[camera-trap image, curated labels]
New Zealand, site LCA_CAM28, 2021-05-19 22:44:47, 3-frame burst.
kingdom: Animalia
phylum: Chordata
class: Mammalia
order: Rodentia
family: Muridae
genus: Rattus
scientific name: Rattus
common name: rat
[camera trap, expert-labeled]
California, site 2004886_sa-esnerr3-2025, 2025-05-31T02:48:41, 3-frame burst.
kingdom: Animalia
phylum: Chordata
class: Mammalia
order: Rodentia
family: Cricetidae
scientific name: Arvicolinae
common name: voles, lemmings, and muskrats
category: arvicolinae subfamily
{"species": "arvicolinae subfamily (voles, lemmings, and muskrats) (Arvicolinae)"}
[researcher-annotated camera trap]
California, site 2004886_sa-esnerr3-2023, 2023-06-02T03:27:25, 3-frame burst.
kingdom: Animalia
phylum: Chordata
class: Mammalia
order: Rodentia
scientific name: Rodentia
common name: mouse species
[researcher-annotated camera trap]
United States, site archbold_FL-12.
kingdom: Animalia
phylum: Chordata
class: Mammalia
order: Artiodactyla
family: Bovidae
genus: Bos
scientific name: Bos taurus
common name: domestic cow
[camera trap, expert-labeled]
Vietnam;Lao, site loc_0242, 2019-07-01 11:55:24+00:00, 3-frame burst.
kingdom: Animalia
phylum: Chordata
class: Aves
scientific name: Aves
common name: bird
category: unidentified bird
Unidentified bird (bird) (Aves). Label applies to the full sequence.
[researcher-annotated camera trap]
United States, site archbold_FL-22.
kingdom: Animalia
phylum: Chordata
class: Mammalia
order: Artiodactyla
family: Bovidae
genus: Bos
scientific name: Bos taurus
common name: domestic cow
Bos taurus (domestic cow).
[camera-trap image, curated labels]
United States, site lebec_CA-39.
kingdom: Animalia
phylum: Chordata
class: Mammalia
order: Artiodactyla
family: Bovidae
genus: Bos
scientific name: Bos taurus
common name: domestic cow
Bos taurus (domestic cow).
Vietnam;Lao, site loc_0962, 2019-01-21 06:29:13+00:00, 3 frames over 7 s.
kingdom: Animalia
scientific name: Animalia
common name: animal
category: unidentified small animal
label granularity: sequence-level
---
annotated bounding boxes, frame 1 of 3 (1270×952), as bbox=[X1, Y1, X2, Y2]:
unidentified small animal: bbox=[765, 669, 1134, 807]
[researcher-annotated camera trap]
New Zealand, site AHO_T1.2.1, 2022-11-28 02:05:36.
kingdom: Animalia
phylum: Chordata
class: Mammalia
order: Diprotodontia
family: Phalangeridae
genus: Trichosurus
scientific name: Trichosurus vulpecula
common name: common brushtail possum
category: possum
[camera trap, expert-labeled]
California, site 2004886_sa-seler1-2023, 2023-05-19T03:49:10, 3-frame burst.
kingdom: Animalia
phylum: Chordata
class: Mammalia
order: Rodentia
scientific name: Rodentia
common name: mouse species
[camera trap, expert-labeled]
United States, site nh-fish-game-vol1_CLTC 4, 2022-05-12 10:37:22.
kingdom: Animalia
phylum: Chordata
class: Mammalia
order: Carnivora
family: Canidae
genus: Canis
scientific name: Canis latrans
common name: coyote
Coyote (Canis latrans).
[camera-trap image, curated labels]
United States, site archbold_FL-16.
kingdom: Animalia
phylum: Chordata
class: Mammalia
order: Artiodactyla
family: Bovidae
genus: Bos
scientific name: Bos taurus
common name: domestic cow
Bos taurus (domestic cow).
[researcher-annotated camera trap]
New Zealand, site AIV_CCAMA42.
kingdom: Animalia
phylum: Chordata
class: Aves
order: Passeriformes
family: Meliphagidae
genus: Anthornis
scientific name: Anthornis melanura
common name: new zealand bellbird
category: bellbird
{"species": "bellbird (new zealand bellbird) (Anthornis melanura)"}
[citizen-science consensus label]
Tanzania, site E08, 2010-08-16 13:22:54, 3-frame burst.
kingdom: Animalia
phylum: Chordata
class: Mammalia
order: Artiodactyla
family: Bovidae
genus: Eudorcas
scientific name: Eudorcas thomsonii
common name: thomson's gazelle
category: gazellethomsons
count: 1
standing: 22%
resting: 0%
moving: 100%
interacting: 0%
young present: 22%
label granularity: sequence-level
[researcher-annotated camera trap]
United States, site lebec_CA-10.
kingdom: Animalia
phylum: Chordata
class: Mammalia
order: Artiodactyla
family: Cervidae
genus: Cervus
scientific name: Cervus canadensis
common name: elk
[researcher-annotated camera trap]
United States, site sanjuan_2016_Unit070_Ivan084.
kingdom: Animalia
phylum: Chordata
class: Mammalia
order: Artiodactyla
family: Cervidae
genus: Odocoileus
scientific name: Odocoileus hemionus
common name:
==*==
TASK STATEMENT
Write the data out again in full. Match it word for word.

TASK RESPONSE
[camera-trap image, curated labels]
New Zealand, site LCA_CAM28, 2021-05-19 22:44:47, 3-frame burst.
kingdom: Animalia
phylum: Chordata
class: Mammalia
order: Rodentia
family: Muridae
genus: Rattus
scientific name: Rattus
common name: rat
[camera trap, expert-labeled]
California, site 2004886_sa-esnerr3-2025, 2025-05-31T02:48:41, 3-frame burst.
kingdom: Animalia
phylum: Chordata
class: Mammalia
order: Rodentia
family: Cricetidae
scientific name: Arvicolinae
common name: voles, lemmings, and muskrats
category: arvicolinae subfamily
{"species": "arvicolinae subfamily (voles, lemmings, and muskrats) (Arvicolinae)"}
[researcher-annotated camera trap]
California, site 2004886_sa-esnerr3-2023, 2023-06-02T03:27:25, 3-frame burst.
kingdom: Animalia
phylum: Chordata
class: Mammalia
order: Rodentia
scientific name: Rodentia
common name: mouse species
[researcher-annotated camera trap]
United States, site archbold_FL-12.
kingdom: Animalia
phylum: Chordata
class: Mammalia
order: Artiodactyla
family: Bovidae
genus: Bos
scientific name: Bos taurus
common name: domestic cow
[camera trap, expert-labeled]
Vietnam;Lao, site loc_0242, 2019-07-01 11:55:24+00:00, 3-frame burst.
kingdom: Animalia
phylum: Chordata
class: Aves
scientific name: Aves
common name: bird
category: unidentified bird
Unidentified bird (bird) (Aves). Label applies to the full sequence.
[researcher-annotated camera trap]
United States, site archbold_FL-22.
kingdom: Animalia
phylum: Chordata
class: Mammalia
order: Artiodactyla
family: Bovidae
genus: Bos
scientific name: Bos taurus
common name: domestic cow
Bos taurus (domestic cow).
[camera-trap image, curated labels]
United States, site lebec_CA-39.
kingdom: Animalia
phylum: Chordata
class: Mammalia
order: Artiodactyla
family: Bovidae
genus: Bos
scientific name: Bos taurus
common name: domestic cow
Bos taurus (domestic cow).
Vietnam;Lao, site loc_0962, 2019-01-21 06:29:13+00:00, 3 frames over 7 s.
kingdom: Animalia
scientific name: Animalia
common name: animal
category: unidentified small animal
label granularity: sequence-level
---
annotated bounding boxes, frame 1 of 3 (1270×952), as bbox=[X1, Y1, X2, Y2]:
unidentified small animal: bbox=[765, 669, 1134, 807]
[researcher-annotated camera trap]
New Zealand, site AHO_T1.2.1, 2022-11-28 02:05:36.
kingdom: Animalia
phylum: Chordata
class: Mammalia
order: Diprotodontia
family: Phalangeridae
genus: Trichosurus
scientific name: Trichosurus vulpecula
common name: common brushtail possum
category: possum
[camera trap, expert-labeled]
California, site 2004886_sa-seler1-2023, 2023-05-19T03:49:10, 3-frame burst.
kingdom: Animalia
phylum: Chordata
class: Mammalia
order: Rodentia
scientific name: Rodentia
common name: mouse species
[camera trap, expert-labeled]
United States, site nh-fish-game-vol1_CLTC 4, 2022-05-12 10:37:22.
kingdom: Animalia
phylum: Chordata
class: Mammalia
order: Carnivora
family: Canidae
genus: Canis
scientific name: Canis latrans
common name: coyote
Coyote (Canis latrans).
[camera-trap image, curated labels]
United States, site archbold_FL-16.
kingdom: Animalia
phylum: Chordata
class: Mammalia
order: Artiodactyla
family: Bovidae
genus: Bos
scientific name: Bos taurus
common name: domestic cow
Bos taurus (domestic cow).
[researcher-annotated camera trap]
New Zealand, site AIV_CCAMA42.
kingdom: Animalia
phylum: Chordata
class: Aves
order: Passeriformes
family: Meliphagidae
genus: Anthornis
scientific name: Anthornis melanura
common name: new zealand bellbird
category: bellbird
{"species": "bellbird (new zealand bellbird) (Anthornis melanura)"}
[citizen-science consensus label]
Tanzania, site E08, 2010-08-16 13:22:54, 3-frame burst.
kingdom: Animalia
phylum: Chordata
class: Mammalia
order: Artiodactyla
family: Bovidae
genus: Eudorcas
scientific name: Eudorcas thomsonii
common name: thomson's gazelle
category: gazellethomsons
count: 1
standing: 22%
resting: 0%
moving: 100%
interacting: 0%
young present: 22%
label granularity: sequence-level
[researcher-annotated camera trap]
United States, site lebec_CA-10.
kingdom: Animalia
phylum: Chordata
class: Mammalia
order: Artiodactyla
family: Cervidae
genus: Cervus
scientific name: Cervus canadensis
common name: elk
[researcher-annotated camera trap]
United States, site sanjuan_2016_Unit070_Ivan084.
kingdom: Animalia
phylum: Chordata
class: Mammalia
order: Artiodactyla
family: Cervidae
genus: Odocoileus
scientific name: Odocoileus hemionus
common name:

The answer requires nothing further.